Письменное задание: Перепишите дословно часть приведенного ниже обсуждения наушников для игр: всё от слов «Если верить обзорам» и ниже, вплоть до слов «работает на них.» включительно.

Выбранный текст:
# Компьютерные технологии > Железо (hardware) >  Наушники для игр и не только

## Deus Ex

Хочу купить себе добротные наушники для игр и прочей ерунды, главное чтобы ценник был не заоблачный и качество было достойным. Наушники закрытого типа. Мне рекомендовали sven взять для дома, но я с ними дело не имел и не знаю что лучше. Что хорошего подскажите?

----------


## dastin

для игр хорошо брать так называемые игровые наушники, но они дорогие, а так я узал a4tech defender из бюджетных...а про sven могу сказать что они делают добротную аккустику, но про уши толком не знаю

----------


## Rokis

Если вы отдаёте большее предпочтение играм, то хорошие наушники есть у Steelseries, но стоят они тоже хорошо), если вы хотите более бюджетную модель, то можете брать наушники от Sven

----------


## Gamerr

Если для игр только, то можно и беспроводные уши посмотреть) По качеству я вот в играх не вижу разницы, а так и удобней будет. Но вообще это на ваш вкус.

----------


## Rokis

Я бы с вами не согласился, что беспроводные наушники лучше) посколько наушники в беспроводном режиме выступают в роли FM-приемника, а ресивер, соответственно, в роли FM-модулятора, поэтому может теряться сигнал иногда из-за ресивера если он работает не корректно)

----------


## Gamerr

Ну так купите хорошие беспроводные уши, где не теряется, и будет вам счастье. Знаю сам даже очень много людей, которые пользуются беспроводными безо всяких проблем.

----------


## Rokis

> Ну так купите хорошие беспроводные уши, где не теряется, и будет вам счастье. Знаю сам даже очень много людей, которые пользуются беспроводными безо всяких проблем.


Хорошо, какие на ваш взгляд будут хорошие беспроводные наушники ?

----------


## darvin

три недели назад объездил кучу магаизнов в поисках мониторок. в результате вот что выбрал SVEN HM 100 GT.

----------


## Rokis

> три недели назад объездил кучу магаизнов в поисках мониторок. в результате вот что выбрал SVEN HM 100 GT.


Если верить обзорам на них, то это одни из лучших моделей в их ценовой категории

----------


## seoman

Ну не сказал бы что лучшие, но вполне достойные. Шумоподавление хорошо работает на них.

----------


## Dentem

Хммм, даже не слышал ничего про эти наушники, пользуюсь наушниками попроще и мне тоже всегда слышно откуда идут враги!

----------


## dastin

Сейчас почти во всех мониторных наушниках которые идут к ПК и пишут что они игровые, отлично слышные все частоты в играх, в том же КС спокойно будут слышны шаги врагов если ситель в наушниках допустим SVEN HM 100 GT

----------


## Dentem

Да, согласен, этот SVEN достаточно классно смотрится, в таких можно конечно было бы и на улицу сходить)

----------


## dastin

для улицы я предпочитаю блютуз наушники, само удобно...что из разряда https://www.youtube.com/watch?v=P7fx0rPa9WU#t=10

----------


## Dentem

Да наушники действительно хорошие, притом делают их SVEN, а они то точно знают своё дело!

Строки записей:
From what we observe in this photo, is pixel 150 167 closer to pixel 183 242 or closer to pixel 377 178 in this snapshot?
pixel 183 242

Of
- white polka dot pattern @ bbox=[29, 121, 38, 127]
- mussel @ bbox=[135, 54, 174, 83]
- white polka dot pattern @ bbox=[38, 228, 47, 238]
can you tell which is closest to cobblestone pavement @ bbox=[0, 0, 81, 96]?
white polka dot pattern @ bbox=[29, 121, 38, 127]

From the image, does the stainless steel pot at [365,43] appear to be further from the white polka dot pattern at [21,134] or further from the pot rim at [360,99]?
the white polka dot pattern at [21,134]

Решение задания:
Если верить обзорам на них, то это одни из лучших моделей в их ценовой категории

----------


## seoman

Ну не сказал бы что лучшие, но вполне достойные. Шумоподавление хорошо работает на них.